A 529 college savings plan -- so named for a section in the IRS code -- is a way to save for college in a tax-advantaged way. Most plans are administered by states. Some states' 529 plans offer in-state residents a break on their state income tax. For example Connecticut residents who use their state plan can deduct up to $5,000 in contributions per beneficiary or per child (or up to $10,000 if married filing jointly) per year from their taxable income, helping to lower their state income tax.

You are not required to use your state's plan, however. In fact, you can use any state's plan, just as your child can to go any college in the US. Parents who contribute to a 529 plan can usually choose from a suite of mutual funds, as they would in a 401(k). Earnings on investments within the account are tax-free, allowing for greater wealth accumulation. Finally, qualified withdraws for college tuition, books, and even room and board up to a certain amount are tax-free as well.

Further sweetening the deal, recent legislation now allows for tax-free withdraws for private elementary and high schools. Talk about a win-win gift idea.

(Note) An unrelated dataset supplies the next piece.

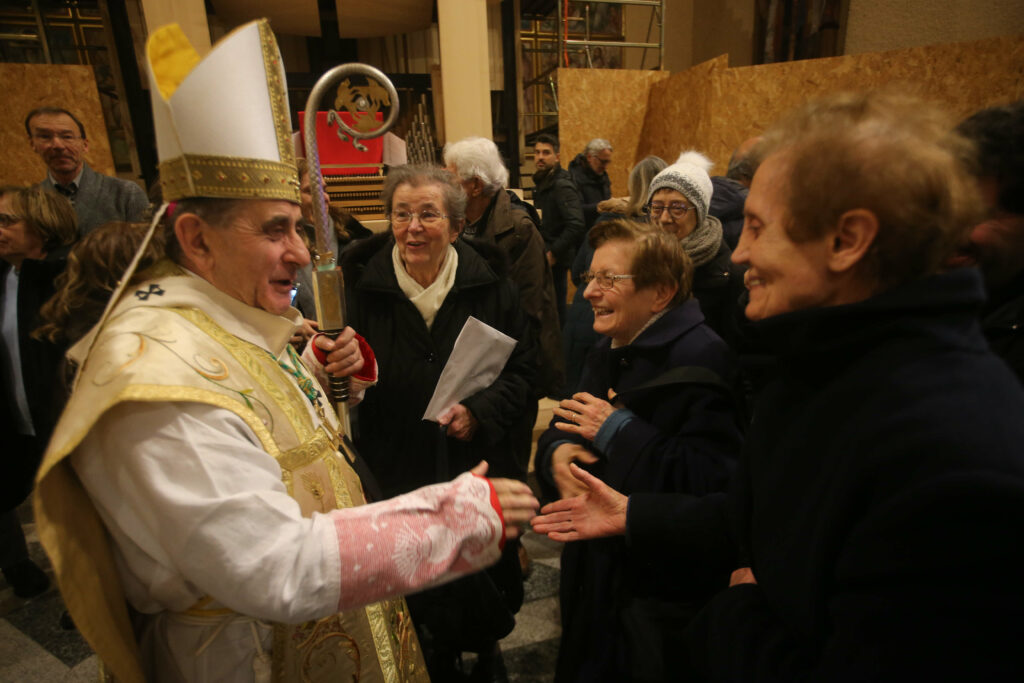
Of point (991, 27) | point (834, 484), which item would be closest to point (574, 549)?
point (834, 484)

There are several limitations of 529 plans -- after all, there's no such thing as a free lunch, right? Fees are high in some plans, so it's best to shop around ('tis the season!). Also, mutual fund selection is limited, and though most plans give you plenty of funds to pick from, you generally can't buy individual stocks. Some plans offer exchange-traded funds, which is a nice feature. Also, 529 plans are not for day trading, and Congress made sure of this: 529s only allow for two allocation or investment changes per year.

Given how expensive college is now, it may even make sense to encourage your friends and family to contribute to your child's 529. (Future college costs may be so high that we all have to crowd-fund tuition payments.) All in all, using some of that holiday money to fund your child's 529 is a gift you both will come to appreciate. 

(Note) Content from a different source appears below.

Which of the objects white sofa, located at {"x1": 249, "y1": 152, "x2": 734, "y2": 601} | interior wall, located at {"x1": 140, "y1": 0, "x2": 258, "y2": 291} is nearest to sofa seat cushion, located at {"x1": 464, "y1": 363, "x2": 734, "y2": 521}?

2. Give stock in a company they know

I remember when my uncle gave me a share of Disney stock. We used to look up the ticker in the newspaper and get excited when the share price went higher. That's the purpose of this gift idea: to get a child interested in money and investing, something you can participate in together. Some direct investment sites like provide a framed stock certificate, which is fun for kids to hang on their wall.

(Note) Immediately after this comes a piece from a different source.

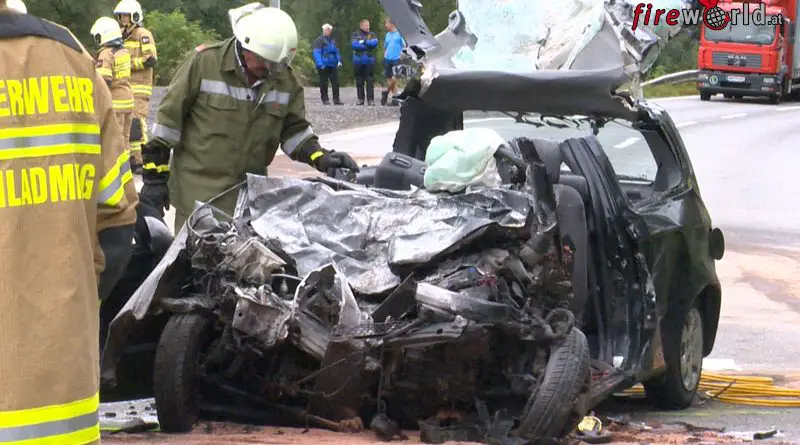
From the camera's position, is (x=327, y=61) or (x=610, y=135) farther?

Of course, single-stock investment involves risk, but that's another life lesson (gee, Dad, thanks for the Enron stock!).

3. Give cash -- with a caveat

If children have earnings from part-time work, they can fund a Roth IRA with the lesser of $5,500 or the amount of their earned income each year. Roth IRA contributions are made after tax -- meaning there's no tax deduction on the way in -- but investments grow tax-free and are withdrawn tax-free in retirement. This is huge for young savers. Imagine years of tax-free growth and tax-free withdrawals in retirement.

Further, there are no required minimum distributions with a Roth IRA, unlike a traditional IRA. This means your child isn't forced to take money out of their IRA at age 70 1/2. A Roth IRA also has more flexibility if your child needs the money early on, before the minimum age of 59 1/2. One can always access their Roth contributions -- not the earnings, which are still penalized if taken early -- at any time. Ordinarily you wouldn't want to do that, but if an emergency pops up, or your child needs to access the money for something else, that tax-free access to funds could come in handy.

You can't contribute directly to your child's Roth IRA, but you could give them cash on the condition that it goes straight into the account. Once the account is open, they can start contributing to it from their part-time earnings. You could even match their contributions to encourage them to save.

As you see, when it comes to holiday gift ideas, it can literally pay to think outside the box. True, financial gifts may get overlooked in the excitement of unwrapping presents, but over time -- when toys get lost, broken or neglected -- a little seed planted in your child's mind (and investing account) today may grow into something special that benefits your child for years to come. Happy holidays.